Provided entries:
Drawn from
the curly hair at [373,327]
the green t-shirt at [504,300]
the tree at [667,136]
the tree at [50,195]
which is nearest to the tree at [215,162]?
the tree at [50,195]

Task details:
Repeat the listing above word for word, keeping every line as it stands.

Answer to this problem:
Drawn from
the curly hair at [373,327]
the green t-shirt at [504,300]
the tree at [667,136]
the tree at [50,195]
which is nearest to the tree at [215,162]?
the tree at [50,195]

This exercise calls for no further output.